◆ Entries shown ◆

┏━━

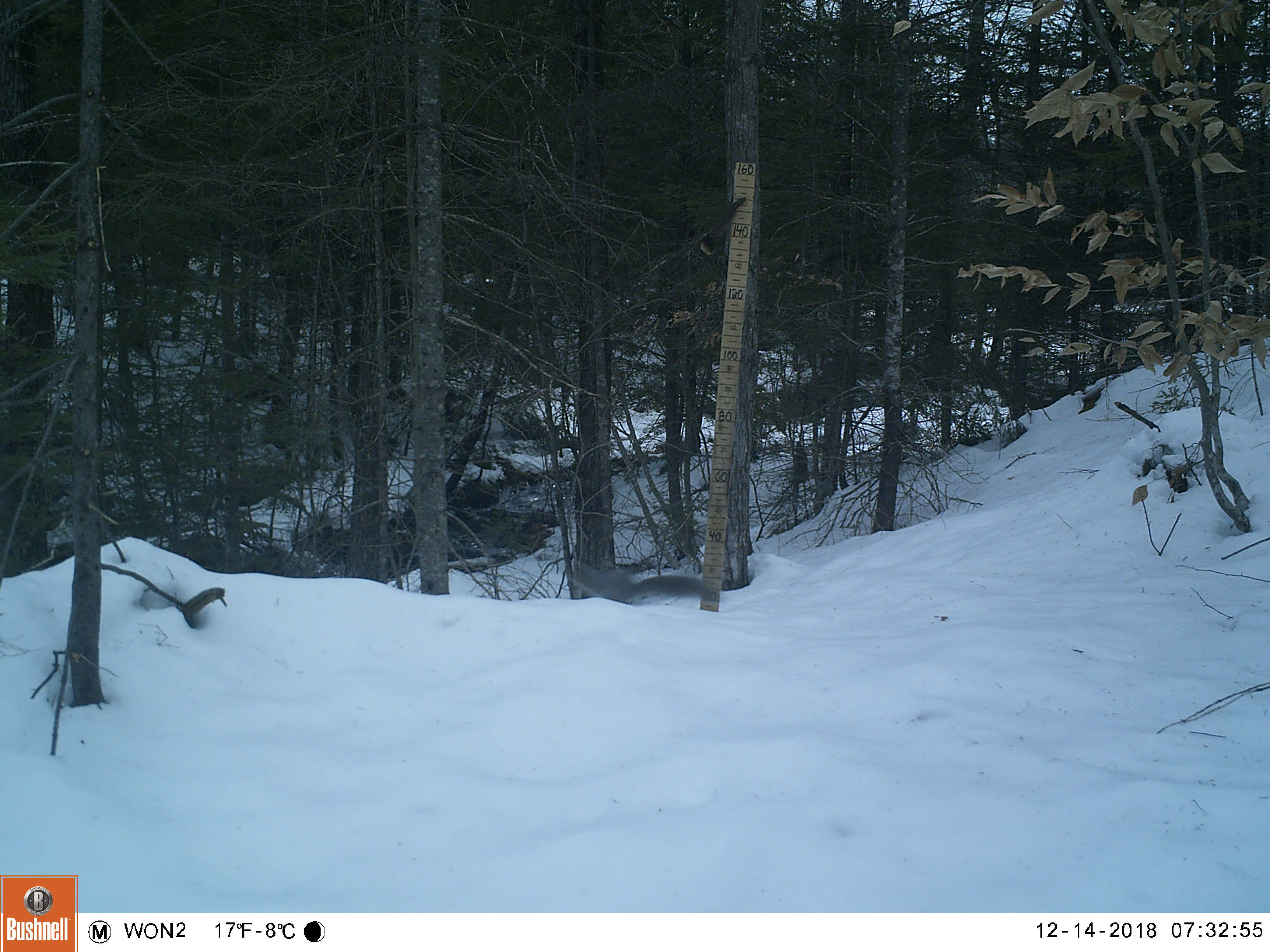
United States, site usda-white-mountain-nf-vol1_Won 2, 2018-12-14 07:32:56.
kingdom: Animalia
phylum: Chordata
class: Mammalia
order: Rodentia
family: Sciuridae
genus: Sciurus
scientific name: Sciurus carolinensis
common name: gray squirrel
Gray squirrel (Sciurus carolinensis).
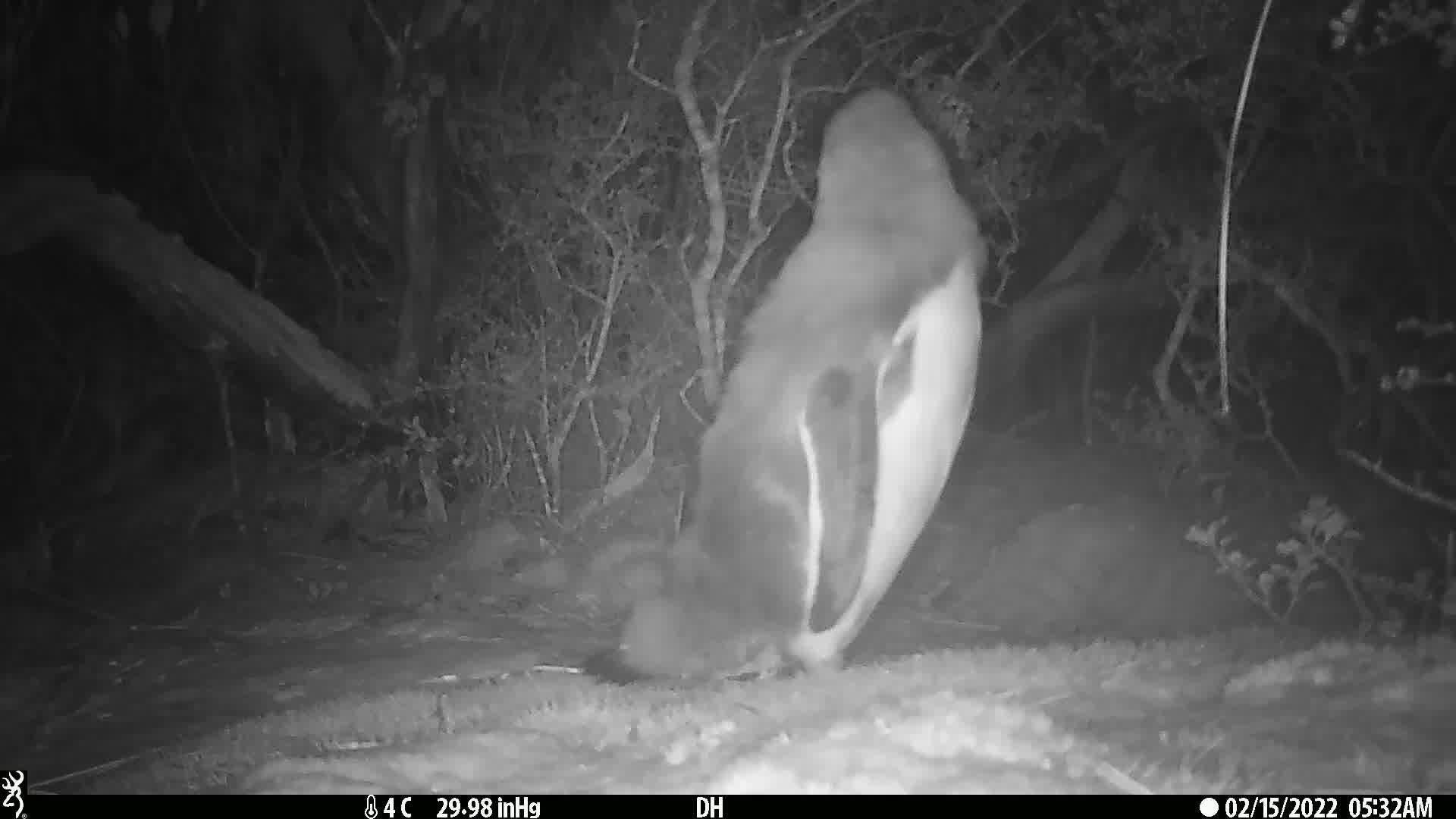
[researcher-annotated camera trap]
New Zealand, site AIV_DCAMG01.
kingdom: Animalia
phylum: Chordata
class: Aves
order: Sphenisciformes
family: Spheniscidae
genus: Megadyptes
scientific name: Megadyptes antipodes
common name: yellow-eyed penguin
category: yellow eyed penguin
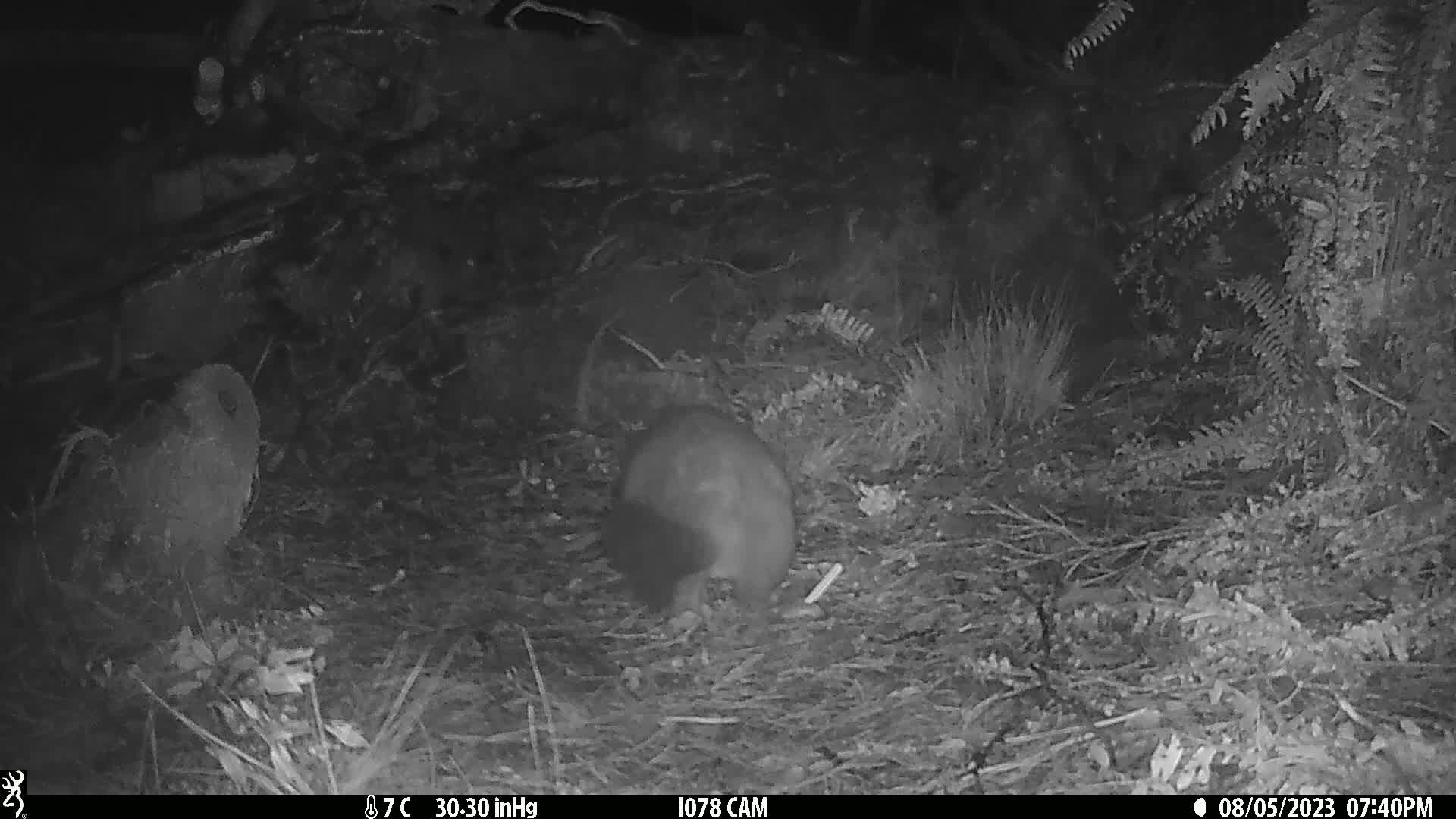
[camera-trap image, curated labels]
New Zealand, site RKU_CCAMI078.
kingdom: Animalia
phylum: Chordata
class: Mammalia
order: Diprotodontia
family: Phalangeridae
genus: Trichosurus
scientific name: Trichosurus vulpecula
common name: common brushtail possum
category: possum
Possum (common brushtail possum) (Trichosurus vulpecula).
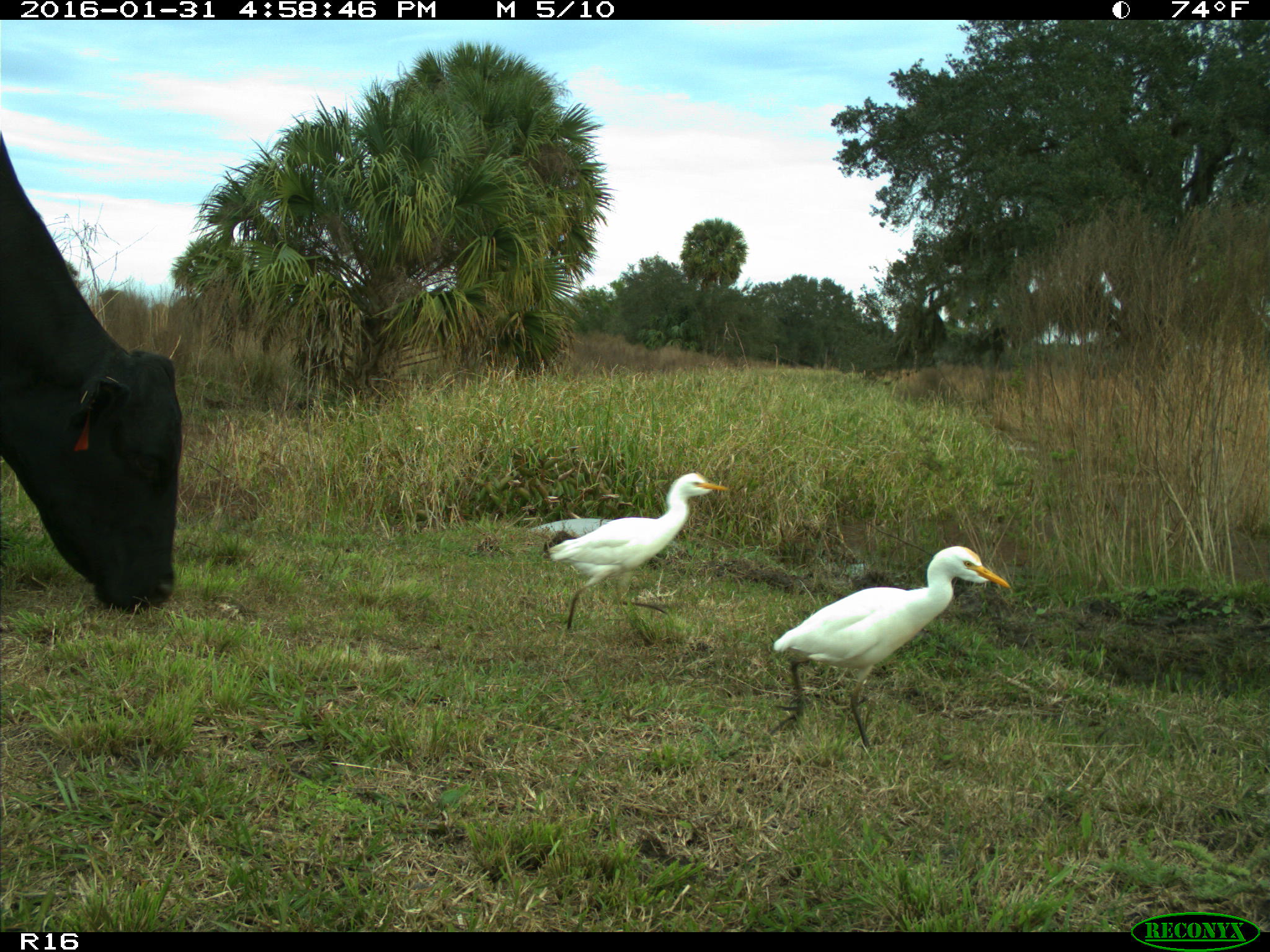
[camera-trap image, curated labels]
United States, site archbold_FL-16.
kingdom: Animalia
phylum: Chordata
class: Mammalia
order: Artiodactyla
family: Bovidae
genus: Bos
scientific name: Bos taurus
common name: domestic cow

┗━━

◆ Activity ◆
Your answer must be an exact copy of the records, with no pictures in it.

◆ Exercise answer ◆
United States, site usda-white-mountain-nf-vol1_Won 2, 2018-12-14 07:32:56.
kingdom: Animalia
phylum: Chordata
class: Mammalia
order: Rodentia
family: Sciuridae
genus: Sciurus
scientific name: Sciurus carolinensis
common name: gray squirrel
Gray squirrel (Sciurus carolinensis).
[researcher-annotated camera trap]
New Zealand, site AIV_DCAMG01.
kingdom: Animalia
phylum: Chordata
class: Aves
order: Sphenisciformes
family: Spheniscidae
genus: Megadyptes
scientific name: Megadyptes antipodes
common name: yellow-eyed penguin
category: yellow eyed penguin
[camera-trap image, curated labels]
New Zealand, site RKU_CCAMI078.
kingdom: Animalia
phylum: Chordata
class: Mammalia
order: Diprotodontia
family: Phalangeridae
genus: Trichosurus
scientific name: Trichosurus vulpecula
common name: common brushtail possum
category: possum
Possum (common brushtail possum) (Trichosurus vulpecula).
[camera-trap image, curated labels]
United States, site archbold_FL-16.
kingdom: Animalia
phylum: Chordata
class: Mammalia
order: Artiodactyla
family: Bovidae
genus: Bos
scientific name: Bos taurus
common name: domestic cow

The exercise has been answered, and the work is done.